Environmental Science

Environmental Science Lab PhotoThe B.S. in Environmental Science is the only undergraduate degree at Penn State that uses the studies of biology, chemistry, and geoscience to examine the human-earth interface. The program trains you to understand environmental processes, to analyze and solve environmental problems, and to communicate to other scientists and the public the impacts of using the planet’s energy and natural resources.

Two options within the major can tailor the degree to your career interests. The Environmental Field Studies option adds a concentration in field biology, geographic information systems, and environmental geoscience, while the Environmental Lab Science option emphasizes analytical chemistry and geochemistry.

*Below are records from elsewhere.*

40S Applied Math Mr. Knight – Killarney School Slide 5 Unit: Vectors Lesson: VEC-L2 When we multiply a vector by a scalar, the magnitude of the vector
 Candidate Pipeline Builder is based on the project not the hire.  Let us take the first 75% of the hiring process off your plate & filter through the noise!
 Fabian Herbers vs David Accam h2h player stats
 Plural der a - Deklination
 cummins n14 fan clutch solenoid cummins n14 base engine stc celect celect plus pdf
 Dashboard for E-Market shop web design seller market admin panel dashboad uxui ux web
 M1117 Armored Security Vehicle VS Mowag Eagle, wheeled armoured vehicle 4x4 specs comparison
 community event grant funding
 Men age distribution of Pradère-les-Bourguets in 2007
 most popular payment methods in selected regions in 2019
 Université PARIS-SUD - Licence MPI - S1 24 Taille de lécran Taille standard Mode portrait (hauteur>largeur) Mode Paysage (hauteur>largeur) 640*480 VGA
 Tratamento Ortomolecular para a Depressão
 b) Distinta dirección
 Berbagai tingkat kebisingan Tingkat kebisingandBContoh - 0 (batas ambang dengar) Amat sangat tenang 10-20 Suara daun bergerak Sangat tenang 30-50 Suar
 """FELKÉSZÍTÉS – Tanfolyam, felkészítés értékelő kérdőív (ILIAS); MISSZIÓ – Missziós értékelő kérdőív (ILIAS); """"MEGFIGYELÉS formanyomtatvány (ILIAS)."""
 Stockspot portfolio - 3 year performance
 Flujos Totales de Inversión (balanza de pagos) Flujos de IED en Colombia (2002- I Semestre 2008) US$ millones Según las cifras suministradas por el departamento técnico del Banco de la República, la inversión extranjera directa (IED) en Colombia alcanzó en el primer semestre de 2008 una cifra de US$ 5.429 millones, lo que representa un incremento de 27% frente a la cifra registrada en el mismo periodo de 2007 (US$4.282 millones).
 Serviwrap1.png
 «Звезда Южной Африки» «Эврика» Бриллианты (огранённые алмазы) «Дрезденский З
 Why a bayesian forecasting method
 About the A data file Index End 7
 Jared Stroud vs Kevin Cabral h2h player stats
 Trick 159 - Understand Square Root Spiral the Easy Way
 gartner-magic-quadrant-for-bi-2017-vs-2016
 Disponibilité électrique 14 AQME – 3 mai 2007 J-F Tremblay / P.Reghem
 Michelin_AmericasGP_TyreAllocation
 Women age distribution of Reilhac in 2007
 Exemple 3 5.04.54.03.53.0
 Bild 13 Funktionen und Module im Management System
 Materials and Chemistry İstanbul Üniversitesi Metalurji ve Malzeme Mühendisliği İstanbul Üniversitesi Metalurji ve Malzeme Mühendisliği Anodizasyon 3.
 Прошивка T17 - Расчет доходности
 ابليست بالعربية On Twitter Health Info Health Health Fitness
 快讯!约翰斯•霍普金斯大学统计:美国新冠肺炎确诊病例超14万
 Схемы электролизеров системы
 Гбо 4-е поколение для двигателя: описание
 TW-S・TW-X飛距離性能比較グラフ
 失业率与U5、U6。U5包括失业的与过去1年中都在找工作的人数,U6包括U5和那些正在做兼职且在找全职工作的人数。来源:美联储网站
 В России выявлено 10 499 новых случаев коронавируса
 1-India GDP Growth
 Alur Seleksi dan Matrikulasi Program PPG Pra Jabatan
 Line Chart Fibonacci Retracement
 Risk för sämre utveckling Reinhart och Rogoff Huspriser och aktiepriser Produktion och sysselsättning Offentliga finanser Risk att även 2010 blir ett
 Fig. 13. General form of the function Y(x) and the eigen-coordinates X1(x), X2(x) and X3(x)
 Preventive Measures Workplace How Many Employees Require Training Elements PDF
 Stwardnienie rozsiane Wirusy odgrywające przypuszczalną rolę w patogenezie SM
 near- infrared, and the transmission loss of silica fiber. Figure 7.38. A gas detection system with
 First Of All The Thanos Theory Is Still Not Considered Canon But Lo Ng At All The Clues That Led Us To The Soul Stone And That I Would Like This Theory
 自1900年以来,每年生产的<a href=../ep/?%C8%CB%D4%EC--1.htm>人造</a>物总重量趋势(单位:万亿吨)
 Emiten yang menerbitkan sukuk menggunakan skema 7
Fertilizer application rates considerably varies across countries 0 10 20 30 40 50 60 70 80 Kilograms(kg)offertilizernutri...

Further specialization is possible by adding a minor in a related area such as biology, chemistry, statistics or sustainability leadership

Increasing awareness of resource issues means the number of employers hiring environmental scientists has expanded to include government agencies, nonprofit and advocacy groups, NGOs, consultancies, educators, and industry. This diversity helps protect against cyclical employment trends.

The U.S. Bureau of Labor Statistics predicts that over the next twenty years the number of jobs for environmental scientists will grow almost three times as fast as the average for all occupations. This increase will be driven by population growth and its concurrent need for water, energy, and mineral resources. A recent BLS report found that the median salary for environmental scientists and specialists was $63,570.

In Pennsylvania, the Department of Labor projects job growth of 9 percent during this decade. The number of predicted environmental science job openings is fourth highest among the nineteen life and physical science occupations the department tracks.

Why Should You Study Environmental Science at Penn State Behrend?

What Can You Do With an Environmental Science Degree?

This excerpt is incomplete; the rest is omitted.